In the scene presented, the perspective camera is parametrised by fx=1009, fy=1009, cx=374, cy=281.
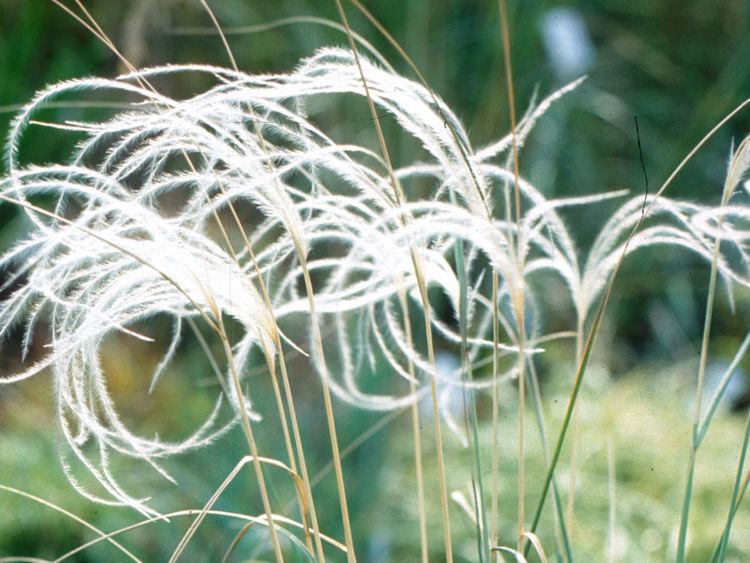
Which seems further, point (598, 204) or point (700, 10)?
point (700, 10)

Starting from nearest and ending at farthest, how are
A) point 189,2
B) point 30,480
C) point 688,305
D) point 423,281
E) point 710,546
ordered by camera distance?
1. point 423,281
2. point 710,546
3. point 30,480
4. point 688,305
5. point 189,2

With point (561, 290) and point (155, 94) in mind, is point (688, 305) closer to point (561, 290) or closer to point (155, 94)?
point (561, 290)

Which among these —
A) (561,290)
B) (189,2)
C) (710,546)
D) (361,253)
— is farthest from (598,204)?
(361,253)

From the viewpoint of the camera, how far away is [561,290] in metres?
2.99

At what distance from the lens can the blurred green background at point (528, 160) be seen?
160 cm

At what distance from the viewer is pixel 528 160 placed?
2949 mm

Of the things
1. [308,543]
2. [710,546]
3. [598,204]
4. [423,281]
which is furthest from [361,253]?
[598,204]

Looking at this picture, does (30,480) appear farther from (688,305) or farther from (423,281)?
(688,305)

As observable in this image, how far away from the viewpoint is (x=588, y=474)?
1.68m

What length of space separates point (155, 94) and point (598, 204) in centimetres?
264

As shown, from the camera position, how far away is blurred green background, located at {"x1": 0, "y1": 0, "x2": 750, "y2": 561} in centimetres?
160

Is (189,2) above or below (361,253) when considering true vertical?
above

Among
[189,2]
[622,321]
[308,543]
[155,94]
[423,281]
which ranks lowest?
[622,321]

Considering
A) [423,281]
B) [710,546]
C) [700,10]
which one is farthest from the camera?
[700,10]
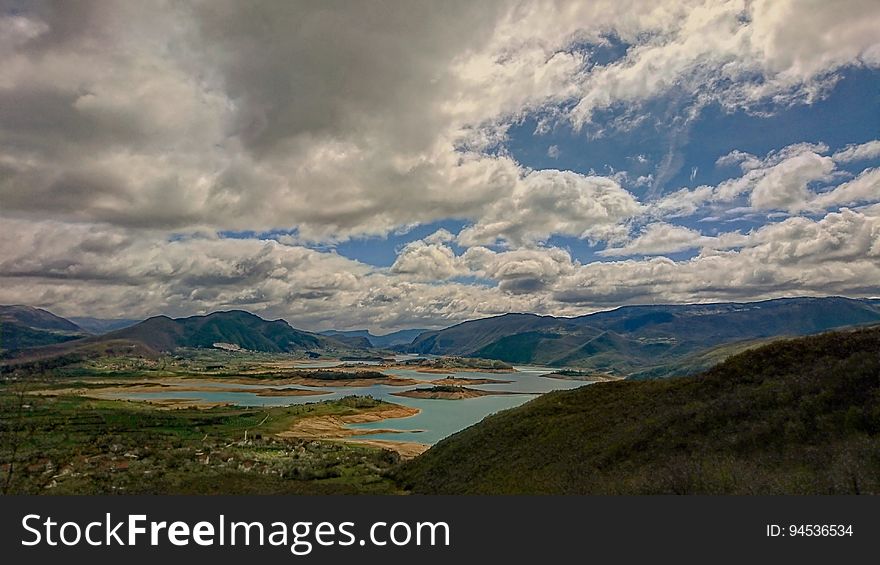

- **EXERCISE REQUIREMENTS**: Please lay out all the records above as a JSON list of strings, with one string per line. Leave out blank lines and the pictures.

- **RESPONSE FOR THIS EXERCISE**:
[
  "In the scene presented, the perspective camera is parametrised by fx=1009, fy=1009, cx=374, cy=281.",
  "Which seems further, point (598, 204) or point (700, 10)?",
  "point (700, 10)",
  "Starting from nearest and ending at farthest, how are",
  "A) point 189,2",
  "B) point 30,480",
  "C) point 688,305",
  "D) point 423,281",
  "E) point 710,546",
  "ordered by camera distance?",
  "1. point 423,281",
  "2. point 710,546",
  "3. point 30,480",
  "4. point 688,305",
  "5. point 189,2",
  "With point (561, 290) and point (155, 94) in mind, is point (688, 305) closer to point (561, 290) or closer to point (155, 94)?",
  "point (561, 290)",
  "Which among these —",
  "A) (561,290)",
  "B) (189,2)",
  "C) (710,546)",
  "D) (361,253)",
  "— is farthest from (598,204)?",
  "(361,253)",
  "From the viewpoint of the camera, how far away is [561,290] in metres?",
  "2.99",
  "At what distance from the lens can the blurred green background at point (528, 160) be seen?",
  "160 cm",
  "At what distance from the viewer is pixel 528 160 placed?",
  "2949 mm",
  "Of the things",
  "1. [308,543]",
  "2. [710,546]",
  "3. [598,204]",
  "4. [423,281]",
  "which is furthest from [361,253]?",
  "[598,204]",
  "Looking at this picture, does (30,480) appear farther from (688,305) or farther from (423,281)?",
  "(688,305)",
  "As observable in this image, how far away from the viewpoint is (x=588, y=474)?",
  "1.68m",
  "What length of space separates point (155, 94) and point (598, 204) in centimetres?",
  "264",
  "As shown, from the camera position, how far away is blurred green background, located at {\"x1\": 0, \"y1\": 0, \"x2\": 750, \"y2\": 561} in centimetres?",
  "160",
  "Is (189,2) above or below (361,253) when considering true vertical?",
  "above",
  "Among",
  "[189,2]",
  "[622,321]",
  "[308,543]",
  "[155,94]",
  "[423,281]",
  "which ranks lowest?",
  "[622,321]",
  "Considering",
  "A) [423,281]",
  "B) [710,546]",
  "C) [700,10]",
  "which one is farthest from the camera?",
  "[700,10]"
]